21st Century Energy
Ecolectrics - Technology
The World's energy infrastructure is seeing historic investment in Energy Efficiency, Clean Energy, and Energy Storage. This is due in part to four principal concerns: (1) the very real threats of cyber-attacks, (2) the unceasing pressure of evolving and burgeoning industries, (3) the insistence on interoperability of centralized and decentralized controls, and (4) the environmental, social, and corporate governance (ESG) initiatives of governments, enterprises, and investors.
Modernization of the Electrical System and Line Transmission, Electrified Transportation and Electrical Vehicle Infrastructure, Upgraded Convergence of Broadband and Power, and the pursuit or Clean Energy Innovation is all on the table. Approximately $4 trillion per year will need to be invested in order to address the problems at hand.
Ecolectrics is committed to meeting this challenge and chooses to play a significant role in its transformation.
Solar is by far the fastest growing technology in the energy industry. Although the application of solar has centralized around utility-scale and aggregated residential retrofit, the versatility and scalability of PV allows it to be deployed and remain cost-effective in nearly every setting.
That being said, nearly 1/3 of the marketplace has been left behind. This is about to change. Financing for Commercial and Industrial entities through Front-Loaded leases, Exchange boards, and new entrants like REITs, as well as expanding markets like Asset-backed securities, are all aiding in the momentum-building of the C&I space.
Digitization has created a whole new level of energy demand through the spawning of Big Data.
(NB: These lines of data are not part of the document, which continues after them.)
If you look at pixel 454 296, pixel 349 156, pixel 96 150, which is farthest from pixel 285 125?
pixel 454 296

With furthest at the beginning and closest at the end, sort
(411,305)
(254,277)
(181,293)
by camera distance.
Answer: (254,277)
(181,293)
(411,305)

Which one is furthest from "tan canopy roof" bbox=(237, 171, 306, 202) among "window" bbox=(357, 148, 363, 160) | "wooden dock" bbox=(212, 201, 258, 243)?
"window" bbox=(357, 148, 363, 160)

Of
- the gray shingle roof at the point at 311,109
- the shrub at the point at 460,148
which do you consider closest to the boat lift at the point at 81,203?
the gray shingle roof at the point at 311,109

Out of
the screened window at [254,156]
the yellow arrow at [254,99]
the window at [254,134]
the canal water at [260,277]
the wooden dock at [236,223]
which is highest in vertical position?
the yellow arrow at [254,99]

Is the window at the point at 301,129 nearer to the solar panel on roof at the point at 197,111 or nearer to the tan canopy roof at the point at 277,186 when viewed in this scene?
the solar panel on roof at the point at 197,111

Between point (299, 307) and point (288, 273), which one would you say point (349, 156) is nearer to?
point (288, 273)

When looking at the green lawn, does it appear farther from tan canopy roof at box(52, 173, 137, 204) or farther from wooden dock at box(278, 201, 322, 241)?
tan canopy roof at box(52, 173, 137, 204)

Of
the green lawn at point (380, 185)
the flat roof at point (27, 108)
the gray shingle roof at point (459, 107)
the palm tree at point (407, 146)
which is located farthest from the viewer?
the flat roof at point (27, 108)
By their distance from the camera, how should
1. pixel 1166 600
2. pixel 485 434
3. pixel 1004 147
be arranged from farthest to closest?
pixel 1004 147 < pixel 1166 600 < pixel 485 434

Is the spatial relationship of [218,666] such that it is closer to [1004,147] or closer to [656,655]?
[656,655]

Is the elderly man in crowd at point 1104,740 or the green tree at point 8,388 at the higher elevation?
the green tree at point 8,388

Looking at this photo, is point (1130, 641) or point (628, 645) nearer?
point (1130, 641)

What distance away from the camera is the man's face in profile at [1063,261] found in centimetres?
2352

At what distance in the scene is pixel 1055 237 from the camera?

In its first two evolutions, the focus went from structured data warehousing and mining to unstructured behavioral data extraction and analysis. Now in its 3rd evolution, Big Data is location-aware, context-relevant, and person-centered. Mobile visualization and Human-Computer interaction has increased the collection of data by an order of magnitude.
Hyper-scale data centers are now necessary to manage all of the accumulated data - consuming 205 TWh of annual electricity. Intensifying the situation even further, crypto-currency adds more than 129 TWh of annual consumption; the country of Norway only uses 124 TWh of electricity of electricity each year.
The demand is not going away. As the Internet of Things ushers in a new era of data collection and interconnectivity, applications such as virtual and augmented reality, fully autonomous vehicles, and human-robotic interfaces are expected to drive the projected growth of Big Data at a CAGR of 25% until 2030. Distributed Generation and Storage solutions are the only way this demand can be satisfied.
EV Charging Stations
L1 / L2
The World energy industry has historically divided itself into 4 main sectors - Residential, Commercial, Industrial, and Transportation. Of these four, Transportation has required a negligible amount of electricity to fuel its movement. This is all changing before our eyes.
The transportation industry has decided to finally electrify. And they are not doing it in a subtle manner. Transport electrification is expected to be anywhere from 540 to 1140 TWh of annual usage for light-duty vehicle in the U.S. alone, by 2050. The different forms of electric vehicles (battery, plug-in hybrid, and autonomous) currently available and on the design board would suggest that the World's energy demand will increase by nearly 35%.
The infrastructure needed to address this seismic growth will need to consider not just the energy delivery, but also the shift in capacity demand.
Energy Management Systems
The convergence and interconnectedness of devices and the power grid has enabled immeasurable opportunity. However, it has also left us exposed and vulnerable. The need to have access to power and communications, and for those two utilities to remain interoperable, has pushed the industry to reconsider its approach to energy management, resiliency, and security.
As the World fully immerses itself in the Fourth Industrial Revolution, EMS systems are of paramount necessity. Energy Intelligence and Cyber-Security are applications that will need to be a major focal point for the industry, as it will be for us over the coming decade.